Mission-critical Big Data
CDH 4 is an open source collection of all the required components that enables a Hadoop Big Data deployment. Omer Trajman, vice president, Technology Solutions at Cloudera explained that with new high-availability features, Hadoop can now be used for mission-critical deployments.
One of the new high-availability features is a hot standby feature for NameNode in the HDFS (Hadoop File System). There is now also support for heterogeneous clusters, so enterprises can mix and match Hadoop versions as they scale up.
The HBase database component now has column and table level permissions, which improves security. The scheduling system also gets a security boost. Overall the world of multi-tenant access to Big Data has been improved in CDH 4, according to Trajman.
"The Fair Scheduler which is responsible for figuring out who gets to run jobs on the cluster and where the jobs run now can be grouped such that only users or groups can submit to certain resource pools," Trajman said. "So you can carve up your cluster and allocate only a certain amount to a userbase."
Sitting on top of CDH is the Cloudera Enterprise 4 release, which includes management capabilities for Hadoop. One of the new capabilities comes in the form of visualization with heatmaps that provide a view of health and status across Hadoop cluster metrics.
“It gives you a high-level view from which you can drill down to solve any operational issues within the system," Trajman said.
Another innovation is support for federated NameNode management for Hadoop. With that capability, Trajman said an enterprise can grow a CDH cluster into tens of thousands of nodes to store billions of files.

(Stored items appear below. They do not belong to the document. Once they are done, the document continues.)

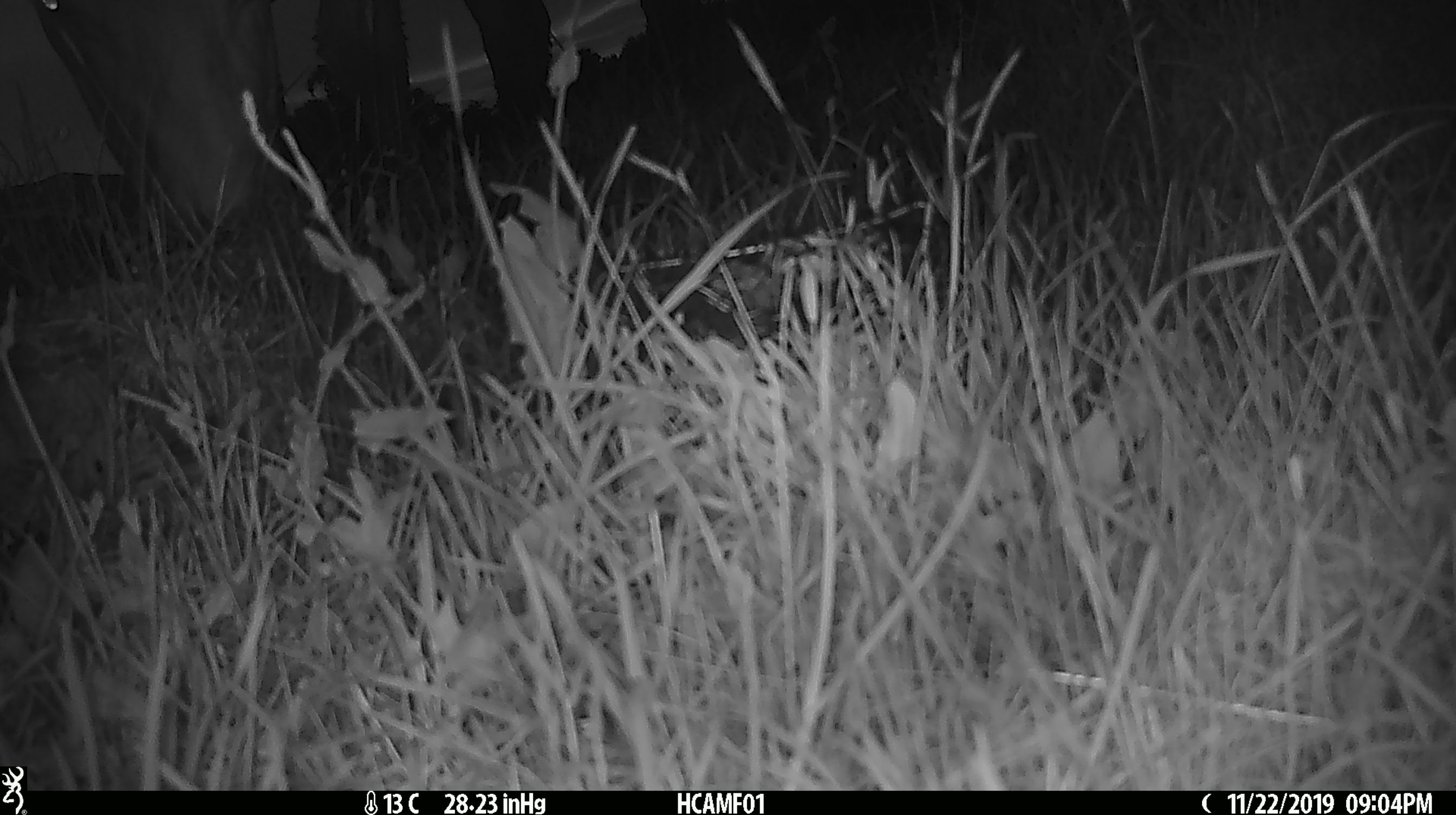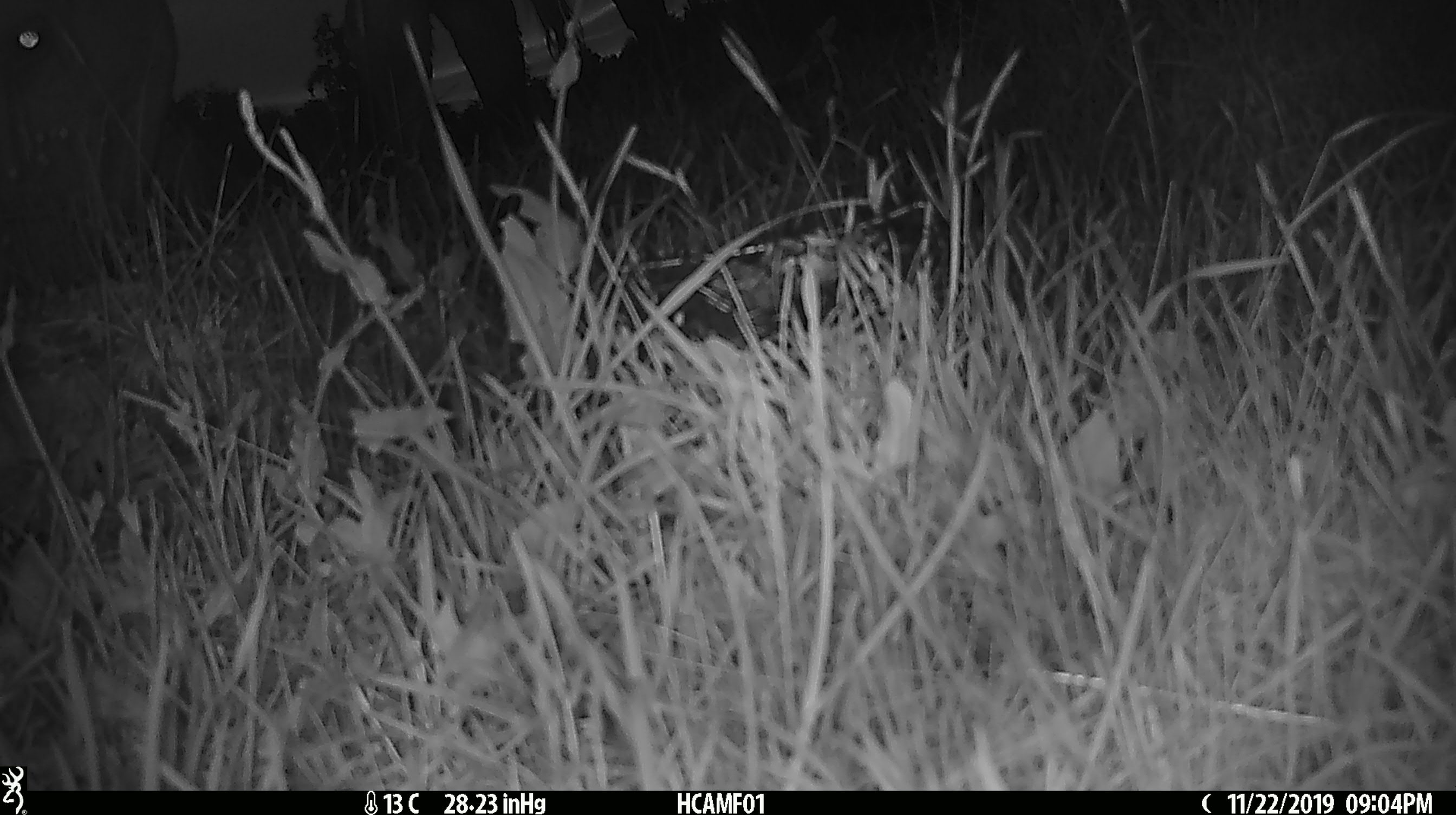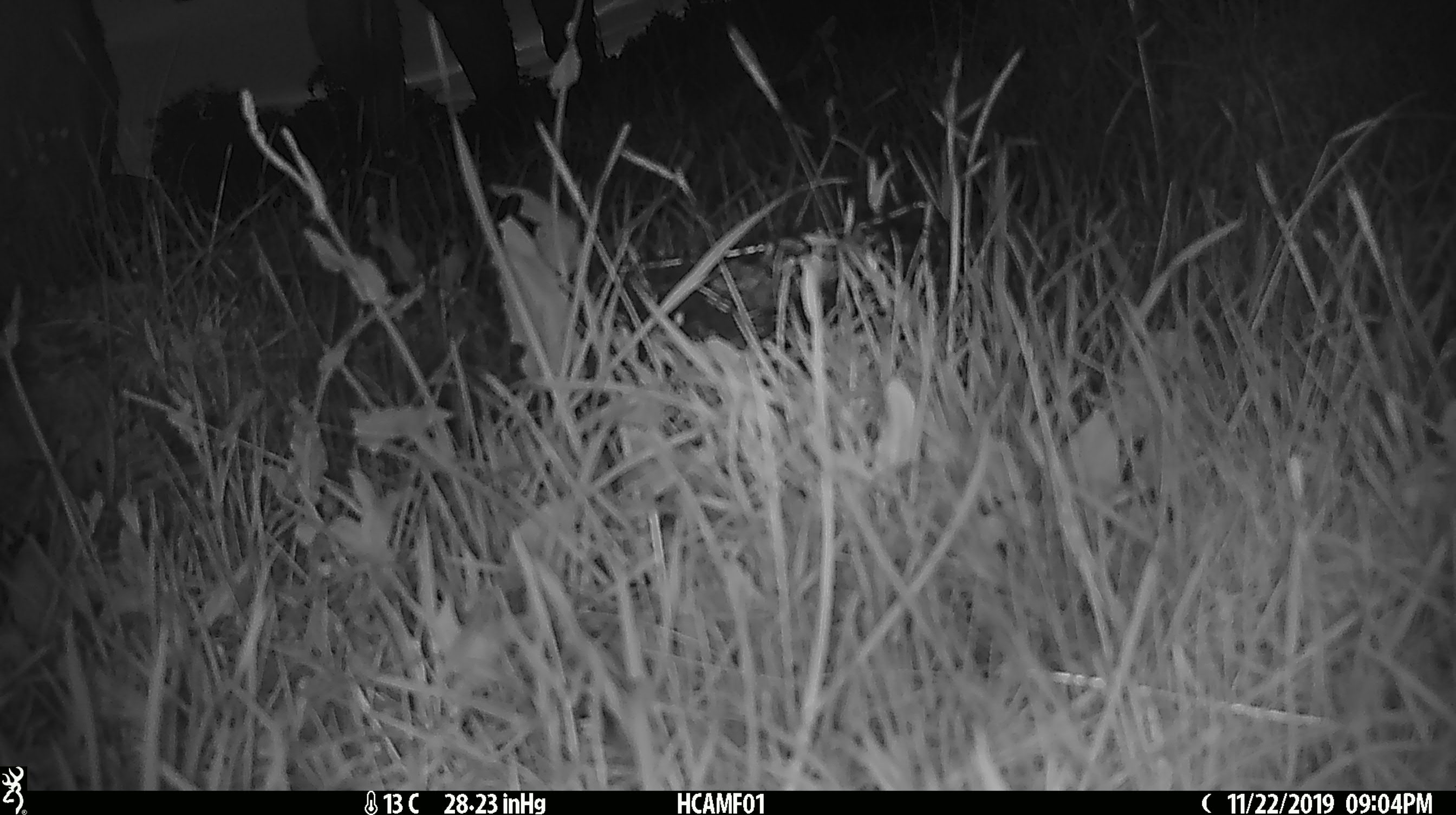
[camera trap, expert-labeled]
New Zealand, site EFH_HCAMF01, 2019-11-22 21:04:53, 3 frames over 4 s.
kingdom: Animalia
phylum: Chordata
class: Mammalia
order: Artiodactyla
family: Bovidae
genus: Bos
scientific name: Bos taurus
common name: domestic cow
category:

Cloudera has many partners; among them is Oracle. Cloudera partners with Oracle for the Big Data machine, which officially debuted in January of this year. The Big Data machine is an engineered system combining powerful hardware that can scale as high as 864 GB of RAM on top of 216 CPU cores and 648 TB of storage, together with Cloudera's Hadoop software.
Though Oracle's box has significant performance capabilities, Trajman noted that CDH 4 and Cloudera Enterprise 4 were not unduly influenced by Oracle.
"There are definitely a lot of things that Oracle is very interested in, but there is nothing from a Cloudera perspective that is only available in the Big Data appliance," Trajman said.